*** 제시 자료
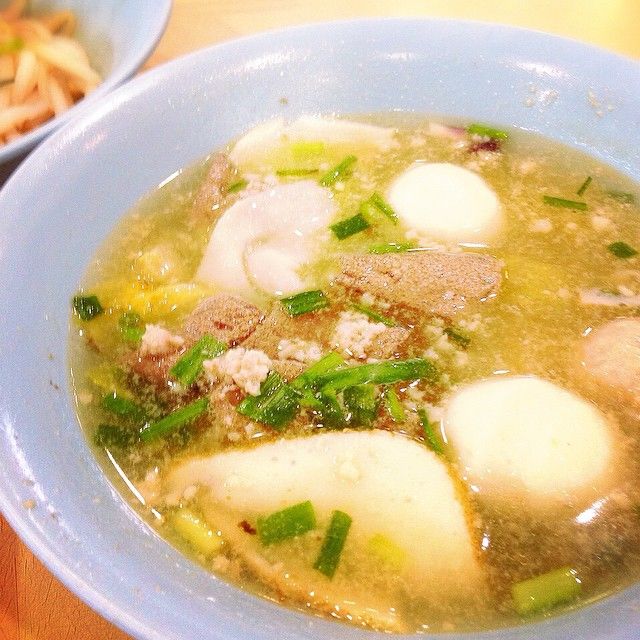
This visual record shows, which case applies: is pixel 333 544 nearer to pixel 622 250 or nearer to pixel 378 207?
pixel 378 207

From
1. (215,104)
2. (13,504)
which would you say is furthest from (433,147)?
(13,504)

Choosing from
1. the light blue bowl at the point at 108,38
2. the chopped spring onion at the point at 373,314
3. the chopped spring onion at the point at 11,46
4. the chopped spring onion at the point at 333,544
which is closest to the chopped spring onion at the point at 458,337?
the chopped spring onion at the point at 373,314

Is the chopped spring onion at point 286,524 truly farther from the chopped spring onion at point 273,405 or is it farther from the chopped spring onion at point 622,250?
the chopped spring onion at point 622,250

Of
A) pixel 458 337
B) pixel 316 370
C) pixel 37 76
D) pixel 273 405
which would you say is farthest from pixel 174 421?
pixel 37 76

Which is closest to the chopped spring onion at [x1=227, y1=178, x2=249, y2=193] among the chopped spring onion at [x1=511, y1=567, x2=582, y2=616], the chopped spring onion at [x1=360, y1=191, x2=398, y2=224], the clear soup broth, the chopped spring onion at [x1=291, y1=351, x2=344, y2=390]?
the clear soup broth

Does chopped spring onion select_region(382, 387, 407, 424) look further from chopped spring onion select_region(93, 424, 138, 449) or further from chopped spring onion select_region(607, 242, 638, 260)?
chopped spring onion select_region(607, 242, 638, 260)

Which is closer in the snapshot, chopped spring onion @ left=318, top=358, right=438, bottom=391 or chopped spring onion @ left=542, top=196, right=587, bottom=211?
chopped spring onion @ left=318, top=358, right=438, bottom=391
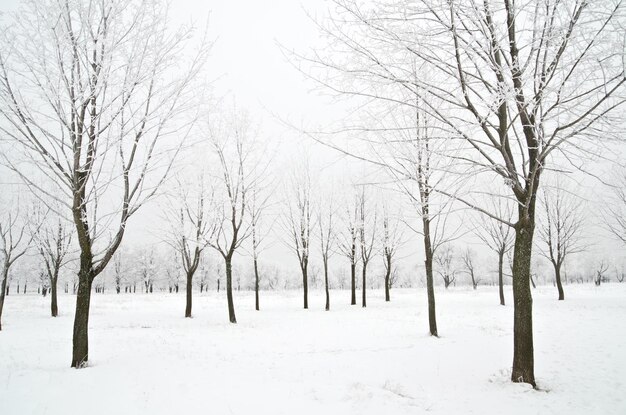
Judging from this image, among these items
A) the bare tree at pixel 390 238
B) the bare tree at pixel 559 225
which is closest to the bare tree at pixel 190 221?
the bare tree at pixel 390 238

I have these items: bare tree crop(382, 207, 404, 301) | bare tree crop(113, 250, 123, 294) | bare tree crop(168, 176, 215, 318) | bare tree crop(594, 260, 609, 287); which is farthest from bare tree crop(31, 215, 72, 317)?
bare tree crop(594, 260, 609, 287)

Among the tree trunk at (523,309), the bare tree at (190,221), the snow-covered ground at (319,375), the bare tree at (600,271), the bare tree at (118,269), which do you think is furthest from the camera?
the bare tree at (118,269)

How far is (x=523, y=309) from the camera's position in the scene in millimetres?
5320

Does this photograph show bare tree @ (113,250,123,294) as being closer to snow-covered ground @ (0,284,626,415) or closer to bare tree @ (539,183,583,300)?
snow-covered ground @ (0,284,626,415)

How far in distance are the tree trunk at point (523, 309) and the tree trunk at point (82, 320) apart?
771 cm

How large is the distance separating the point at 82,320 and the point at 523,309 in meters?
7.99

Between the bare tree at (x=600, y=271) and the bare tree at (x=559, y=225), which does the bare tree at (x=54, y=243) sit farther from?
the bare tree at (x=600, y=271)

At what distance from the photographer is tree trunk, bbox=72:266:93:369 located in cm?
620

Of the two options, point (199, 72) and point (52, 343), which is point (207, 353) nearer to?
point (52, 343)

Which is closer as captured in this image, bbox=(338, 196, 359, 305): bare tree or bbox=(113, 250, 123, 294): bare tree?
bbox=(338, 196, 359, 305): bare tree

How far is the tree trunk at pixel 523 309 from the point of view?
207 inches

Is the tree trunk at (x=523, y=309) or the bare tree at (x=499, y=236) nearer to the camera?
the tree trunk at (x=523, y=309)

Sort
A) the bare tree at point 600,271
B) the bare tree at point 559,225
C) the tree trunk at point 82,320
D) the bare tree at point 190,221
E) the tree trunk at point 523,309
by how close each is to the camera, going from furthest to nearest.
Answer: the bare tree at point 600,271, the bare tree at point 559,225, the bare tree at point 190,221, the tree trunk at point 82,320, the tree trunk at point 523,309

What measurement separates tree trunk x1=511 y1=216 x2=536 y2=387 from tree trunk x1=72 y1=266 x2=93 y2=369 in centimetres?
771
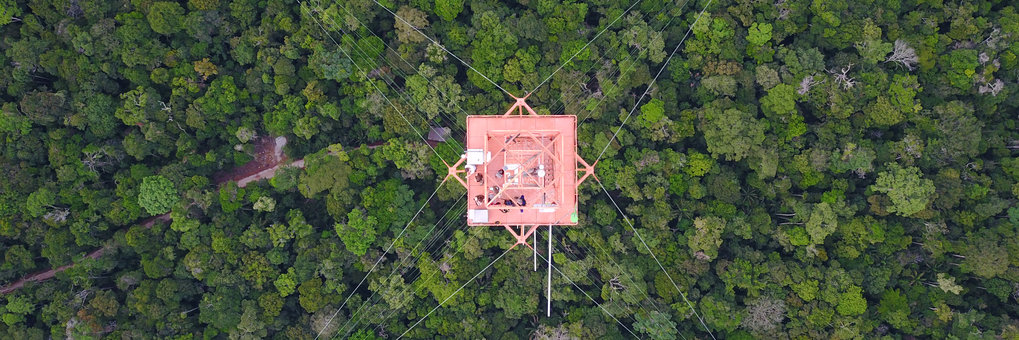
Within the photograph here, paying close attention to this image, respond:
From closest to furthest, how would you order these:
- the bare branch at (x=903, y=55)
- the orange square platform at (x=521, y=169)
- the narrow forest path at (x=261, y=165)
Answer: the orange square platform at (x=521, y=169) < the bare branch at (x=903, y=55) < the narrow forest path at (x=261, y=165)

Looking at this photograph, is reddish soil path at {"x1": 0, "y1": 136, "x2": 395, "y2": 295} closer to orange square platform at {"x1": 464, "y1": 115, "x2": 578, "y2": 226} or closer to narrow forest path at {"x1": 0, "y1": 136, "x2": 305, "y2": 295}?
narrow forest path at {"x1": 0, "y1": 136, "x2": 305, "y2": 295}

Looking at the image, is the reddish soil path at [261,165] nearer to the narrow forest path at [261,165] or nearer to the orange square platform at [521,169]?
the narrow forest path at [261,165]

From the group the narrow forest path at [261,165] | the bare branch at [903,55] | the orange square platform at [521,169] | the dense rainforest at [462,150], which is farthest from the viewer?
the narrow forest path at [261,165]

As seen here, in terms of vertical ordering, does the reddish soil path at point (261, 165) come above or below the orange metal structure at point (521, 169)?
below

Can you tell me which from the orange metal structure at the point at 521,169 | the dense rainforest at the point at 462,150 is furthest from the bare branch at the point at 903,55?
the orange metal structure at the point at 521,169

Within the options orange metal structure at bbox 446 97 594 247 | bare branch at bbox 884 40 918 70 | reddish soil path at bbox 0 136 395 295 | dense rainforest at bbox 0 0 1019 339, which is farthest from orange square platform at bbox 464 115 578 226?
bare branch at bbox 884 40 918 70

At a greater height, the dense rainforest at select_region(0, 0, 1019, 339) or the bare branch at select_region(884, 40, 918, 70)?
the bare branch at select_region(884, 40, 918, 70)
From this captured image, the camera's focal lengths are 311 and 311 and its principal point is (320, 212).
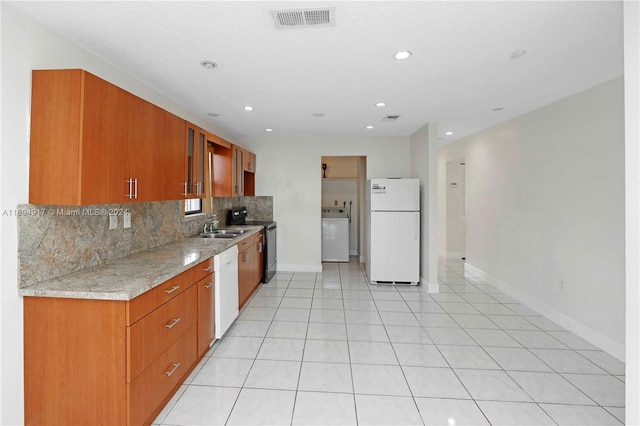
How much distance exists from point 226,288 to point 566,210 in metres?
3.69

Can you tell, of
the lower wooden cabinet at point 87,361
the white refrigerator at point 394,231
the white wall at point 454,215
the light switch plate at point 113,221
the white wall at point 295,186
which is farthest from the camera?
the white wall at point 454,215

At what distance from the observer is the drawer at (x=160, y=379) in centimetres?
172

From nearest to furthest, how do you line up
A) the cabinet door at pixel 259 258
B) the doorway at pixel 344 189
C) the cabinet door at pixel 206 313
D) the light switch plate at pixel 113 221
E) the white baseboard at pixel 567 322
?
the light switch plate at pixel 113 221 → the cabinet door at pixel 206 313 → the white baseboard at pixel 567 322 → the cabinet door at pixel 259 258 → the doorway at pixel 344 189

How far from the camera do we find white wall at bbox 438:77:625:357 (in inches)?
111

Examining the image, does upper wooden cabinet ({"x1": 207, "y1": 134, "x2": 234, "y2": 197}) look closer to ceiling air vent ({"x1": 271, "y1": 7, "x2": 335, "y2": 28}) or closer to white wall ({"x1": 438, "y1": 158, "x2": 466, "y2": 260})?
ceiling air vent ({"x1": 271, "y1": 7, "x2": 335, "y2": 28})

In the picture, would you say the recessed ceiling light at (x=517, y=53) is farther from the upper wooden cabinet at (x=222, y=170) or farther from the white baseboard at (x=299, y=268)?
the white baseboard at (x=299, y=268)

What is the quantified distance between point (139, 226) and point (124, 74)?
131 centimetres

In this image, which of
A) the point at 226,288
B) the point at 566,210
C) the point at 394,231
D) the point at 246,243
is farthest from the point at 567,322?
the point at 246,243

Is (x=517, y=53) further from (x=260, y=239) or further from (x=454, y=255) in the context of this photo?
(x=454, y=255)

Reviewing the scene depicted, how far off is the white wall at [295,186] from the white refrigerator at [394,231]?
3.84 ft

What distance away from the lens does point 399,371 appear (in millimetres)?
2510

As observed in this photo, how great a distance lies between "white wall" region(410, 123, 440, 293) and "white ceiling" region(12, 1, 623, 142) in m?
0.93
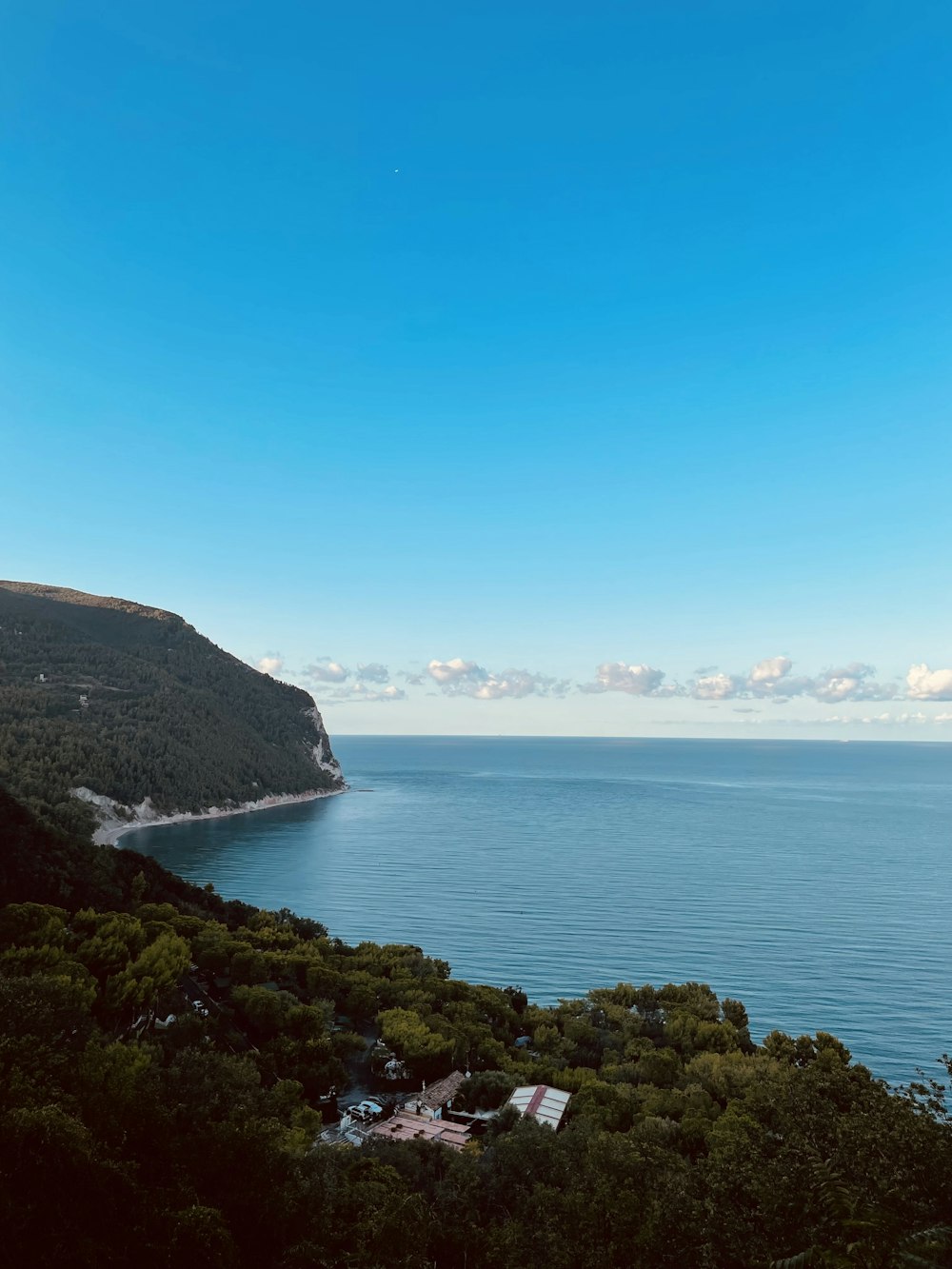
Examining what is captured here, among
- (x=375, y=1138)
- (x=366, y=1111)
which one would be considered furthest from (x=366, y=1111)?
(x=375, y=1138)

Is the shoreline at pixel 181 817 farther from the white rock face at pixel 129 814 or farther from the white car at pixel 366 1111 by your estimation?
the white car at pixel 366 1111

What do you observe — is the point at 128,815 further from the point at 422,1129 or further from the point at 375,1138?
the point at 375,1138

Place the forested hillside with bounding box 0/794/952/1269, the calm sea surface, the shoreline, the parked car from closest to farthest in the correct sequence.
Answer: the forested hillside with bounding box 0/794/952/1269
the parked car
the calm sea surface
the shoreline

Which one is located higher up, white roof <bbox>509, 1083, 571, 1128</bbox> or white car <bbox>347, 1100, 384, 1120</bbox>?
white roof <bbox>509, 1083, 571, 1128</bbox>

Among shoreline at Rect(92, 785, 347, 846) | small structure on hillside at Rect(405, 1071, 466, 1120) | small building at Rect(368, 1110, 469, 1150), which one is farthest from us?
shoreline at Rect(92, 785, 347, 846)

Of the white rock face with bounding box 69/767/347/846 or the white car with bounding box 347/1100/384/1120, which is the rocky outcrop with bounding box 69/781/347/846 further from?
the white car with bounding box 347/1100/384/1120

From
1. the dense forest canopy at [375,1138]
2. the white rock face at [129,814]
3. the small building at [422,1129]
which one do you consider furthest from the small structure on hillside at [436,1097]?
the white rock face at [129,814]

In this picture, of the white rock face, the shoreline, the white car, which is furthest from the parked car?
the white rock face
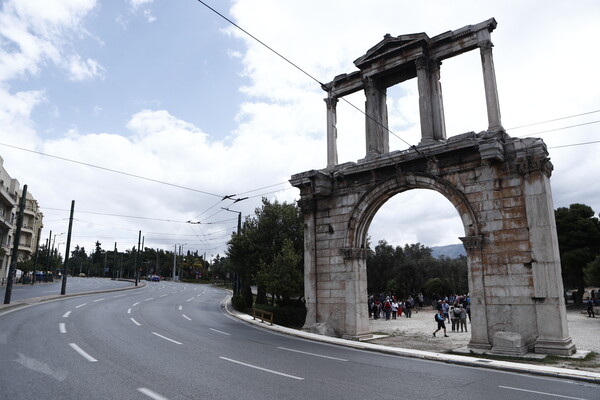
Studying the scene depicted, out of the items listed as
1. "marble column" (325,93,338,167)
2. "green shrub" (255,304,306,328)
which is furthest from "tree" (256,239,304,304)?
"marble column" (325,93,338,167)

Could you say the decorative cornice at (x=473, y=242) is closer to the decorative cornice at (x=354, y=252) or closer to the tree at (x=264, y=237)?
the decorative cornice at (x=354, y=252)

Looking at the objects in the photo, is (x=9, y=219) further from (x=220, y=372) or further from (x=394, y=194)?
(x=220, y=372)

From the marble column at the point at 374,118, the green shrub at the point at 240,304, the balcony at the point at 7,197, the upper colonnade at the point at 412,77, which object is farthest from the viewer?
the balcony at the point at 7,197

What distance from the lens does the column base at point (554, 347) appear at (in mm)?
11656

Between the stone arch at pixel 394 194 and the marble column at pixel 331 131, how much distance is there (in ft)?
9.61

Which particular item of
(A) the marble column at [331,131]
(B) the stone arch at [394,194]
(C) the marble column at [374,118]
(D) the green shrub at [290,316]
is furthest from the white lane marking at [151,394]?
(D) the green shrub at [290,316]

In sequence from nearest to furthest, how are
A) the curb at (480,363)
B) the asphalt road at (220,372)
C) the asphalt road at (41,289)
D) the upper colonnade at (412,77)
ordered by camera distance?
the asphalt road at (220,372) → the curb at (480,363) → the upper colonnade at (412,77) → the asphalt road at (41,289)

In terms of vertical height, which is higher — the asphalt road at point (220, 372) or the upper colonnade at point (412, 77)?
the upper colonnade at point (412, 77)

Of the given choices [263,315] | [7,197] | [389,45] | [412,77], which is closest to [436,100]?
[412,77]

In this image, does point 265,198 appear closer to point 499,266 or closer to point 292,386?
point 499,266

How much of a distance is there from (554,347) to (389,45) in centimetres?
1341

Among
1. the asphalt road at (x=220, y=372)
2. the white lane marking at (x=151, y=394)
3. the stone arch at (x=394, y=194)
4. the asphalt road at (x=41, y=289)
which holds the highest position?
the stone arch at (x=394, y=194)

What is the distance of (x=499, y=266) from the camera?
13289 millimetres

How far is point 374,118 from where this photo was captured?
17.9m
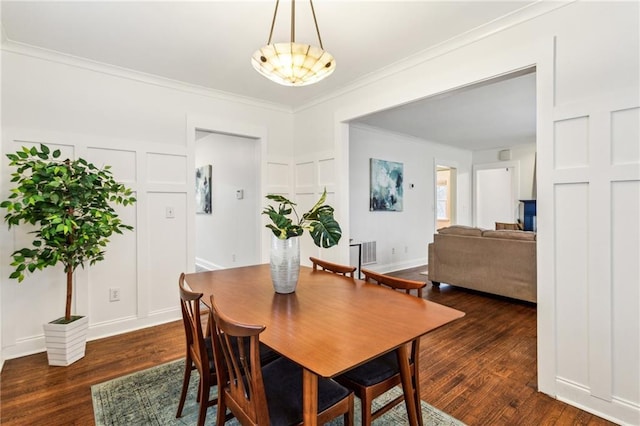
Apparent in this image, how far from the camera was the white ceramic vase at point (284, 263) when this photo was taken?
167 centimetres

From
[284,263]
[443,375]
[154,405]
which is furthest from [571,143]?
[154,405]

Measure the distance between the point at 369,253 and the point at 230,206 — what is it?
2.42 meters

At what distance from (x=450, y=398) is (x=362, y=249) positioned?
10.7 feet

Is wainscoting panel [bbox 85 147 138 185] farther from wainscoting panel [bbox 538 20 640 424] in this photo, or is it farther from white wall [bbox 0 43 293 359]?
wainscoting panel [bbox 538 20 640 424]

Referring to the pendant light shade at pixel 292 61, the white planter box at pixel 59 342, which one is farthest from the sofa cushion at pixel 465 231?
the white planter box at pixel 59 342

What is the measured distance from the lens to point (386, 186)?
18.1 ft

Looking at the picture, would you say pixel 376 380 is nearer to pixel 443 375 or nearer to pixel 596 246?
pixel 443 375

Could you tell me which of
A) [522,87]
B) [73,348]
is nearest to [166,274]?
[73,348]

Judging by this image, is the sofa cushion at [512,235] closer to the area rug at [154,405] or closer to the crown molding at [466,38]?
the crown molding at [466,38]

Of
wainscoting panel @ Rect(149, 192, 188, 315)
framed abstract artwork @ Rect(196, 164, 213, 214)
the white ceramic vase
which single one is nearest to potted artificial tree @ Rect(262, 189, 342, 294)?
the white ceramic vase

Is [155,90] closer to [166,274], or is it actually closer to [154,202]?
[154,202]

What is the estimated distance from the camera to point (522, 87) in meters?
3.46

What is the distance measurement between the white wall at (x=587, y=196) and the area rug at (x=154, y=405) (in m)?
0.85

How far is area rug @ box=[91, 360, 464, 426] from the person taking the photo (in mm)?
1755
******
◆ **해야 할 일**
위의 행에서 "How far is point" 부분이 있는 줄부터 "2.42 meters" 부분이 있는 줄까지(양 끝 포함) 그대로 다시 쓰시오. 단, 그림은 답에서 빼시오.

◆ **완성된 답**
How far is point 374,118 from where this photo was captured?
17.9m
Apparent in this image, how far from the camera was the white ceramic vase at point (284, 263) when this photo was taken?
167 centimetres

From
[284,263]
[443,375]
[154,405]
which is furthest from [571,143]?
[154,405]

Measure the distance between the point at 369,253 and the point at 230,206 — what is it?
2.42 meters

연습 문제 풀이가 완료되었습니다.